____ Exercise material

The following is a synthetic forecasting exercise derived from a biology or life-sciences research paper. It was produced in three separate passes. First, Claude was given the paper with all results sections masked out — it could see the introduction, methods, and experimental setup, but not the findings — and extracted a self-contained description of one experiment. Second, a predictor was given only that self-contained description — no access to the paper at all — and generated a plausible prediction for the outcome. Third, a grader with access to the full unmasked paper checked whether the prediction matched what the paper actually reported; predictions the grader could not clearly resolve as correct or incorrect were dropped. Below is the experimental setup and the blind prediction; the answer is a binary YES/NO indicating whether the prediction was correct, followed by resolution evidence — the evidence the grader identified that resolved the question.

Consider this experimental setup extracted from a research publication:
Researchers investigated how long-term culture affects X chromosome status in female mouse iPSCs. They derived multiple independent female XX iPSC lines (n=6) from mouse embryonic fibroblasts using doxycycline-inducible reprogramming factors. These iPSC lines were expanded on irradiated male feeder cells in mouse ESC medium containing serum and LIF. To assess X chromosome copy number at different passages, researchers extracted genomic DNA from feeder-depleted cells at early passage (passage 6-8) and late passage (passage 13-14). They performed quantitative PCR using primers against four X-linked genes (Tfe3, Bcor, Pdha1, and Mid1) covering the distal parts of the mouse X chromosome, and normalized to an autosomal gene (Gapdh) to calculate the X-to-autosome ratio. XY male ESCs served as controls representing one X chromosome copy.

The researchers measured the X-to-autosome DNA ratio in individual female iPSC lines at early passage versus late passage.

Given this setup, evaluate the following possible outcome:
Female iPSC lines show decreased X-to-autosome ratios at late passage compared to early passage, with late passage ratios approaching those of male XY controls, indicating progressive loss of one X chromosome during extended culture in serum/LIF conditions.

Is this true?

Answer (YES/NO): YES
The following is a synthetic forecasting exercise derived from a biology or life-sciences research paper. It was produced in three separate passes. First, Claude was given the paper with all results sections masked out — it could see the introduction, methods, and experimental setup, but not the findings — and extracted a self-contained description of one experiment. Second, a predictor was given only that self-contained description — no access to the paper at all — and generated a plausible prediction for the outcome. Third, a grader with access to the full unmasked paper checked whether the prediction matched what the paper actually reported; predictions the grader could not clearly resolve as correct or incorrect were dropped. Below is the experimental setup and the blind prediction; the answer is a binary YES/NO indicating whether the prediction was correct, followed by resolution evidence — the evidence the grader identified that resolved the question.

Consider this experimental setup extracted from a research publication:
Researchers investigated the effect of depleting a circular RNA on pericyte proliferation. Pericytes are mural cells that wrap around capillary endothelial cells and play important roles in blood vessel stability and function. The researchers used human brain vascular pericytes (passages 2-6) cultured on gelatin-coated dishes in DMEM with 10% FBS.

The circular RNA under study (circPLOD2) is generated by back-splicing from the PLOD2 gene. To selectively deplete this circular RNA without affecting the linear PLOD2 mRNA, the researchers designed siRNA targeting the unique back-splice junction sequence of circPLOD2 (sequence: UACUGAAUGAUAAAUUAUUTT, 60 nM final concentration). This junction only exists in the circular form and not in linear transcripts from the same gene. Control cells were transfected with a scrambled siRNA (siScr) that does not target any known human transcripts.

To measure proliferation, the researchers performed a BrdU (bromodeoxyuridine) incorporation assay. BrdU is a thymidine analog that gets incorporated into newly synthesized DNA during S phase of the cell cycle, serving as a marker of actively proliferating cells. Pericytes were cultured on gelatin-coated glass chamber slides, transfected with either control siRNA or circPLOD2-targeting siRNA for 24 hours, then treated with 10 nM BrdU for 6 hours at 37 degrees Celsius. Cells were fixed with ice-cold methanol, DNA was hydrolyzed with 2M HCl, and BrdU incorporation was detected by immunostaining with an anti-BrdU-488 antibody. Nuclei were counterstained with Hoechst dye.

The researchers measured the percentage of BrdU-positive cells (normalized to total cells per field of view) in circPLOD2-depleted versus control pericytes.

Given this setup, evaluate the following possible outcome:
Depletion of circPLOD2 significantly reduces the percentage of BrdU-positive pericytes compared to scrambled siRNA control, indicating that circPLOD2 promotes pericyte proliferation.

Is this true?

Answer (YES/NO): NO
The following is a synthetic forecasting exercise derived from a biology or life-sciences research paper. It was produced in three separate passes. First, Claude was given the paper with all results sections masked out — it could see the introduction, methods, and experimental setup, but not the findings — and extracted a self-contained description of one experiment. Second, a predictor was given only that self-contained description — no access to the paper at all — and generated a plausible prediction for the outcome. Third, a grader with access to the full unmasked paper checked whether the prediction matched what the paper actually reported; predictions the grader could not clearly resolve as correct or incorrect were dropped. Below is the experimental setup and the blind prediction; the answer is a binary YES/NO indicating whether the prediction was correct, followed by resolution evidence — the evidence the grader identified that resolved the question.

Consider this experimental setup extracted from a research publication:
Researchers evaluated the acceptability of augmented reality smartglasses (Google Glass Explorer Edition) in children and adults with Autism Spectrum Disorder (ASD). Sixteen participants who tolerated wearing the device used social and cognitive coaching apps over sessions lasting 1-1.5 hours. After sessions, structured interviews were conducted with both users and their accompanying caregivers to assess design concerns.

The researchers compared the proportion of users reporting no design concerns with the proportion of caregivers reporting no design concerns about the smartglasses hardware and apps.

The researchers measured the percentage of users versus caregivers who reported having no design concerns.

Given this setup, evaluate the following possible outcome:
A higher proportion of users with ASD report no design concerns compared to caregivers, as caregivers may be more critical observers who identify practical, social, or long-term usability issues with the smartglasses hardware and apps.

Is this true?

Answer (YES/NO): NO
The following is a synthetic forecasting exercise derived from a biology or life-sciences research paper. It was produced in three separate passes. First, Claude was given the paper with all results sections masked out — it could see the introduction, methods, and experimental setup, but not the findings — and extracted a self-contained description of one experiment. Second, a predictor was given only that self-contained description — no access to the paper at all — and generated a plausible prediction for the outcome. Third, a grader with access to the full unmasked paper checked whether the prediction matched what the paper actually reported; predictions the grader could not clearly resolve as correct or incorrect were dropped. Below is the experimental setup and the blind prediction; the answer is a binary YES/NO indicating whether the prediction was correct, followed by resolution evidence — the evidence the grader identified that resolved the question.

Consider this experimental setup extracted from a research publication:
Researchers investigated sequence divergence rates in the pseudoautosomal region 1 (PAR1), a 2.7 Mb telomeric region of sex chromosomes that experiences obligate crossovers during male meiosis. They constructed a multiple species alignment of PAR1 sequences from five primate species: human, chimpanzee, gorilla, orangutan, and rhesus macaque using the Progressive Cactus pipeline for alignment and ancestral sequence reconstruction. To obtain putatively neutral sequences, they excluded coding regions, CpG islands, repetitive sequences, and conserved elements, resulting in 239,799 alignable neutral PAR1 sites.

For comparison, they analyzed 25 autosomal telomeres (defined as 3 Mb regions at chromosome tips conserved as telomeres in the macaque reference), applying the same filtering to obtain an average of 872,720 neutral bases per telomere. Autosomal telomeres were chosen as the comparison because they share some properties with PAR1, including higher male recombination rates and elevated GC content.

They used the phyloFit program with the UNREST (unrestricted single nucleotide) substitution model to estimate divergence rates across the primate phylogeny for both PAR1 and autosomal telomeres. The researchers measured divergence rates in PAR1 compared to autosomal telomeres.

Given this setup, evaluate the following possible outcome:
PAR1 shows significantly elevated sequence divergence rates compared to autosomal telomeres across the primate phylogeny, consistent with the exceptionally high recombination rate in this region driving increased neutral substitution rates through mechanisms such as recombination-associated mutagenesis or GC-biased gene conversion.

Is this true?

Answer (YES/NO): YES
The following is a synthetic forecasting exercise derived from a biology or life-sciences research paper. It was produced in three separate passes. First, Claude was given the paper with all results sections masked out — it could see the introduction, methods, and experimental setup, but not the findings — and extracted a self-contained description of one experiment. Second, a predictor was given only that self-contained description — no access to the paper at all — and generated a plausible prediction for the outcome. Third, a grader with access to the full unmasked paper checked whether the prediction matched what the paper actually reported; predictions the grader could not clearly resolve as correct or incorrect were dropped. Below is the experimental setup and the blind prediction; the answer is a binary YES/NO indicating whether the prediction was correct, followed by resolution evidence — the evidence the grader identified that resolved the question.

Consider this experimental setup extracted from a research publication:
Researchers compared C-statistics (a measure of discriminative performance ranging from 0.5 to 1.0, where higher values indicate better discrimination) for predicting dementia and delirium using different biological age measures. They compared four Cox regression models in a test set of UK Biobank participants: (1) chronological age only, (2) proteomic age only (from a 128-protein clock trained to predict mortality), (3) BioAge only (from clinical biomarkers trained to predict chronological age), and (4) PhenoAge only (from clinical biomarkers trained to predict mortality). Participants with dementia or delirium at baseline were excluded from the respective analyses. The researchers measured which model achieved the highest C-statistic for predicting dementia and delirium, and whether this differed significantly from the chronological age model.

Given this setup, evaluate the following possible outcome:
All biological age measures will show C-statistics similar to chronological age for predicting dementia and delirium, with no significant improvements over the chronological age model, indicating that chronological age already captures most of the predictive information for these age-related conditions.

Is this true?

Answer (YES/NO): YES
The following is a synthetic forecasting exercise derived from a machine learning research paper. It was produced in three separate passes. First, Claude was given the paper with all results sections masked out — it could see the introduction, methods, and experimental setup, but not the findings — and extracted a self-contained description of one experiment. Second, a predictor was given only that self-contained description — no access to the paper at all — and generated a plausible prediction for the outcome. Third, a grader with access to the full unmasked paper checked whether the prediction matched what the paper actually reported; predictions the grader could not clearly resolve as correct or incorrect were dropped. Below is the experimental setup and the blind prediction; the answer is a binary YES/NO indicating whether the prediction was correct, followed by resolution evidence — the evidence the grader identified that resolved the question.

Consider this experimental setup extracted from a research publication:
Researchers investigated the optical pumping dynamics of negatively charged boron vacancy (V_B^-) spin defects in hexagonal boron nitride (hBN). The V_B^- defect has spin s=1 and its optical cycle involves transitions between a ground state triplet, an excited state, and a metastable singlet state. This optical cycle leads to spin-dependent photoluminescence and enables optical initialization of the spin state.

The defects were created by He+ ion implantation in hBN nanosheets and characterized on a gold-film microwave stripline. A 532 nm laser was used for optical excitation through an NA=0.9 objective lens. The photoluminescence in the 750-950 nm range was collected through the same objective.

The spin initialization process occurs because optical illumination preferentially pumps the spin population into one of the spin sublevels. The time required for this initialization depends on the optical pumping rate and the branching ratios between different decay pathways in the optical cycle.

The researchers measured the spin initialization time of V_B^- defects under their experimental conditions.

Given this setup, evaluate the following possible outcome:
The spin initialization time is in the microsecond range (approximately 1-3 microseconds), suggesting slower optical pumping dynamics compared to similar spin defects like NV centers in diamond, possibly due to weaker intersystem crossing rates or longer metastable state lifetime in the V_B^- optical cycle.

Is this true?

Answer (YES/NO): NO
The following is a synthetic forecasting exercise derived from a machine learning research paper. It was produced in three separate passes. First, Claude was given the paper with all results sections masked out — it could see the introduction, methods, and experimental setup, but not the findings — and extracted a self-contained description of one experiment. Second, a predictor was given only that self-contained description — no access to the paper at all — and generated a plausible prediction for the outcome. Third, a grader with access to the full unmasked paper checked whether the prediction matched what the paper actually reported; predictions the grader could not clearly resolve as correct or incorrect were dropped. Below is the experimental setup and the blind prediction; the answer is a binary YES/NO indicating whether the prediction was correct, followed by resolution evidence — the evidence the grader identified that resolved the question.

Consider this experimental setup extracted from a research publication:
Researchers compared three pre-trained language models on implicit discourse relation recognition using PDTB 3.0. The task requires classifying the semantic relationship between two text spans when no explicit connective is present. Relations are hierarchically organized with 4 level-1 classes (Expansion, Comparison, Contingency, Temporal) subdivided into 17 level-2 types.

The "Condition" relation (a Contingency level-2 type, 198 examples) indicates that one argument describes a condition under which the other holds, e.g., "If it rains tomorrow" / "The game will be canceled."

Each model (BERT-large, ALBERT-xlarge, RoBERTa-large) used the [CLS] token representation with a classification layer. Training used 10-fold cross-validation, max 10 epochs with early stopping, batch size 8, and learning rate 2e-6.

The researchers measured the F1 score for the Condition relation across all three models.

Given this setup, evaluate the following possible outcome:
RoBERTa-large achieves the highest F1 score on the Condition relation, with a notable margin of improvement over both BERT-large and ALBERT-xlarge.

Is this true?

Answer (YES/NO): YES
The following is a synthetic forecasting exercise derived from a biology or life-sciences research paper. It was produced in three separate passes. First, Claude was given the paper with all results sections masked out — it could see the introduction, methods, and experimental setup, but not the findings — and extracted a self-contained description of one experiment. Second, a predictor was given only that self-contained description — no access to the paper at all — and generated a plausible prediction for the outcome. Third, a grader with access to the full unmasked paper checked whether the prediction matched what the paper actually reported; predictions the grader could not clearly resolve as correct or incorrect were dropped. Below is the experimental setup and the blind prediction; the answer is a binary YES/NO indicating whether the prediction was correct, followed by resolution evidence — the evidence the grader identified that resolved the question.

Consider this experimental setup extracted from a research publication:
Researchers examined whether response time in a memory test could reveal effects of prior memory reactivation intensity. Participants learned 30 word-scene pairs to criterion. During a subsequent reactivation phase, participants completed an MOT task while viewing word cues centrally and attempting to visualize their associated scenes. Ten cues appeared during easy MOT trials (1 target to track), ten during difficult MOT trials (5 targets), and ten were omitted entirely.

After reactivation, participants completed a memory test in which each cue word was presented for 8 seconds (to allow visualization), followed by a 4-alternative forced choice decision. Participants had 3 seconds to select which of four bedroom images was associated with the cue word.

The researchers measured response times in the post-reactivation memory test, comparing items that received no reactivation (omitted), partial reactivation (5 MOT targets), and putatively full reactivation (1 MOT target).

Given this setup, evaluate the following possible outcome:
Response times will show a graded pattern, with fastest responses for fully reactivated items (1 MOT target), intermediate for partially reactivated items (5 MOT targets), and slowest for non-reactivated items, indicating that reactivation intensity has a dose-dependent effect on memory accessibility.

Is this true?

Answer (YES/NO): NO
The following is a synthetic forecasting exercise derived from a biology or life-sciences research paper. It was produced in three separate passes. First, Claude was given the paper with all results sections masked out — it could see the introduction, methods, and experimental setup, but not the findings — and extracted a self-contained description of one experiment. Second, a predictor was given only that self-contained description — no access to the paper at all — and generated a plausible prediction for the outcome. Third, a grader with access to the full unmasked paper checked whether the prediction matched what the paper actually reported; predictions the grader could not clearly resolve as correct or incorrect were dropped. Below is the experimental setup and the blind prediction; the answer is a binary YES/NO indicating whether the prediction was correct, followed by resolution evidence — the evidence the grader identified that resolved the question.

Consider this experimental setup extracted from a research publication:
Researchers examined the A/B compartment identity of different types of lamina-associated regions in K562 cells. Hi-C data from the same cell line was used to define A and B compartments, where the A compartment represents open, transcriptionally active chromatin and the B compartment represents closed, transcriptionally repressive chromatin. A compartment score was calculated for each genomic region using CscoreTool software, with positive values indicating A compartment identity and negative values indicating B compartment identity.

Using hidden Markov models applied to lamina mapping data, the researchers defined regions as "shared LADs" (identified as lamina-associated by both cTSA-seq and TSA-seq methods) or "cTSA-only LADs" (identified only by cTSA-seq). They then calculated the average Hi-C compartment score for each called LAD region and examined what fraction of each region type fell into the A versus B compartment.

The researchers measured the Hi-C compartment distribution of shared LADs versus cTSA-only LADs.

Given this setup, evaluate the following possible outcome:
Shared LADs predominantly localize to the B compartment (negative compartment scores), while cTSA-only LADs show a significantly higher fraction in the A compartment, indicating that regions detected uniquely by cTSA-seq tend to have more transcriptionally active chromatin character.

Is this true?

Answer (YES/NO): NO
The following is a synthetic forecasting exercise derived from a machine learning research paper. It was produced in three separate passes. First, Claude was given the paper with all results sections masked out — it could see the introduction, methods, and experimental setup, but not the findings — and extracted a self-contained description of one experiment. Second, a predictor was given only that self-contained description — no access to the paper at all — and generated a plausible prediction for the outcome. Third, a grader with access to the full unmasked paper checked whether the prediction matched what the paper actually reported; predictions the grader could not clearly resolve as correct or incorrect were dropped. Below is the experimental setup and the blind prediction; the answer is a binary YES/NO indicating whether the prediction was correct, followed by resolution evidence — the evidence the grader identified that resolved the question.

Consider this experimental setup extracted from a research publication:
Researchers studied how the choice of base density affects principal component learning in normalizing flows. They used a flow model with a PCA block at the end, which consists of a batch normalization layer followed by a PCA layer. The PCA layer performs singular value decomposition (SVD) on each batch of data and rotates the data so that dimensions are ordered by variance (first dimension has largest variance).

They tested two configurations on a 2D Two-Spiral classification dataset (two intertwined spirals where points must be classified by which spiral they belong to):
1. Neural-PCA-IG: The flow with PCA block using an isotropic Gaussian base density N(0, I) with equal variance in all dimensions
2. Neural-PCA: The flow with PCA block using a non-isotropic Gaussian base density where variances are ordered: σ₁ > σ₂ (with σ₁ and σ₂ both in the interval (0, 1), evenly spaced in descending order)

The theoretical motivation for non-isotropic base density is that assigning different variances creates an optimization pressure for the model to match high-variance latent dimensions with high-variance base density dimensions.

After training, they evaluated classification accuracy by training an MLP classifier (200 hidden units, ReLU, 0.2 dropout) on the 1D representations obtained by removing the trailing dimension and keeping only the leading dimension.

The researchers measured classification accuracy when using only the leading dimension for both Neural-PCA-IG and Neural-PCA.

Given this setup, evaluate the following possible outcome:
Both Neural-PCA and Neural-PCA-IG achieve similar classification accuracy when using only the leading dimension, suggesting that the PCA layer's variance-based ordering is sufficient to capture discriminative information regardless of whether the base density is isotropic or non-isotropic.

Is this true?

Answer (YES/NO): NO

________

◆ Exercise description ◆
The answer must consist of every line above that holds the string "hardware", copied exactly.

◆ Task solution ◆
The researchers compared the proportion of users reporting no design concerns with the proportion of caregivers reporting no design concerns about the smartglasses hardware and apps.
A higher proportion of users with ASD report no design concerns compared to caregivers, as caregivers may be more critical observers who identify practical, social, or long-term usability issues with the smartglasses hardware and apps.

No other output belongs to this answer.